Exercise:
Answer these questions using the article below about a student grocery delivery business:
1. On what date did the business officially open?
2. How many orders per day does the business currently deliver?
3. What supermarkets does Sumer cooperate with?

Exercise text:

———

Coronavirus creates opportunity for Chinese student in Canada to start local market delivery business

By Chen Xi Source:Global Times Published: 2020/6/18 19:33:41

Photo: Courtesy of Chen Jiaye

Chinese student Chen Jiaye, who is studying at the University of Toronto in Canada, never imagined he and his business partner Mohammed Rayed Wasif's idea about delivering groceries and supplies that they proposed for a campus entrepreneurship competition would eventually become a reality, which has attracted a lot of customers due to the outbreak of a pandemic. 

The COVID-19 pandemic turned serious in Canada in early April, leading to many people becoming hesitant about heading to public places such as supermarkets. Meanwhile, supermarkets began placing limits on the number of customers allowed inside in order to maintain proper social distance. So the situation provided the two students with the perfect opportunity to carry out their business plan. 

"The food delivery service is quite mature in Scarborough [an administrative division of Greater Toronto Area], but we noticed that the service in delivering groceries and medical supplies like some vegetables, face masks and sanitizers still had a potential market, so we decided to set up our business," Chen told the Global Times on Wednesday. 

After more than half a month of designing and creating a service website they named "Sumer" after the ancient Mesopotamian civilization and establishing cooperative partnerships with four supermarkets and many medical supplies companies in Toronto, Chen and Wasif's business officially opened on April 25. 

Compared with big companies that deliver goods from major chain stores, Sumer fits more with local tastes in Scarborough since it cooperates with two Chinese and two Indian supermarkets. 

"There isn't any grocery delivery company that partner with local grocery stores, and the local business like many Chinese and Indian grocery stores does not have access to the 2.3 billion online grocery markets. Sumer is here to provide a platform to fill in the gap. We do not want to compete with the big delivery platforms like Instacart, we want to create a platform for the city's local supermarkets, or maybe for some local small businesses like bakeries in the near future," he said. 

Another advantage of Sumer, according to Chen, is that the platform can show updated information about a supermarket's goods. 

"The customer can see from the website when the goods they want to buy are sold out, which can offer them a good purchase experience."


Photo: Courtesy of Chen Jiaye

Currently, business is going well. They have been delivering three to five orders per day. Besides the website, a phone app is also being developed and the business associates have expanded from two to eight. 

However, he pointed that they still have some problems when it comes to publicity. "We are just students with limited funds, so we are looking for investors to invest in our project so that we have funds to do more marketing and expand our popularity."

He added that he was not concerned that business might drop after the virus crisis ends. On the contrary, he said he believes this model will become a practice that is accepted by more people. 

Considering his parents are also entrepreneurs, Chen said that he has quite enjoyed setting up a business. Both Chen and Wasif have a big ambition: They plan to cooperate with more local supermarkets in each city of Canada one day.

———

Dataset:
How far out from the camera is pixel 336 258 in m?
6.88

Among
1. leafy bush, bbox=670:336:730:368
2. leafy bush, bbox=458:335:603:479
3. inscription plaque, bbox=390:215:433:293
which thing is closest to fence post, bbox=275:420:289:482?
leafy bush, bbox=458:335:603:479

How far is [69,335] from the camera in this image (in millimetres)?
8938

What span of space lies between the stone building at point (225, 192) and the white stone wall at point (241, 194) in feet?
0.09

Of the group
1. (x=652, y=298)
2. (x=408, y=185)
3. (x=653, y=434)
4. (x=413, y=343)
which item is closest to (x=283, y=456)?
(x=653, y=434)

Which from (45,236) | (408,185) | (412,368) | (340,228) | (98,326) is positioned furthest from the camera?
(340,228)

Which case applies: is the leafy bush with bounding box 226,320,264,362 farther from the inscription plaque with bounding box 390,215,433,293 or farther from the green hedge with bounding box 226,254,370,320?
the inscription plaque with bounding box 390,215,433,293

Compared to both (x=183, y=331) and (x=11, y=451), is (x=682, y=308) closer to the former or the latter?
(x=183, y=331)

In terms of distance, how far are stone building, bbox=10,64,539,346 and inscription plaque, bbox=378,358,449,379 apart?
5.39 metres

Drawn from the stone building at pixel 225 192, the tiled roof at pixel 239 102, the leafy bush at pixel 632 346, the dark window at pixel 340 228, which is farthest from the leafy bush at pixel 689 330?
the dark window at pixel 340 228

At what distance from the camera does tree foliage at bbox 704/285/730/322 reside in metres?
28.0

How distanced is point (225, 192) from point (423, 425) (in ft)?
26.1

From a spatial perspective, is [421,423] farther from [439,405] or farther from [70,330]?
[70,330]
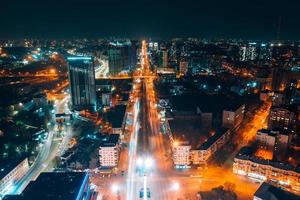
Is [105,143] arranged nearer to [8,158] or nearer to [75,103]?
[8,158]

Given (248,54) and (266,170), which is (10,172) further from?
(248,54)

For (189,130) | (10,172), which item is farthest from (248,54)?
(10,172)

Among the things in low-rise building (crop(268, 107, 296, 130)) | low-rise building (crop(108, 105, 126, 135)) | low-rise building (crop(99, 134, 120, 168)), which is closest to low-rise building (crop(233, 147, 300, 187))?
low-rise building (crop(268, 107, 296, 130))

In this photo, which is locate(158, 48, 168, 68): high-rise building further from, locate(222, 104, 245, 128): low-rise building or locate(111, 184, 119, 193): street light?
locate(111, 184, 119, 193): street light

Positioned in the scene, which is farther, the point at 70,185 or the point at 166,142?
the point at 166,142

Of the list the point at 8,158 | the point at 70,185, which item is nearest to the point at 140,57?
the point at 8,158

———

Solution to this task:
1. April 25
2. Three to five orders per day
3. Two Chinese and two Indian supermarkets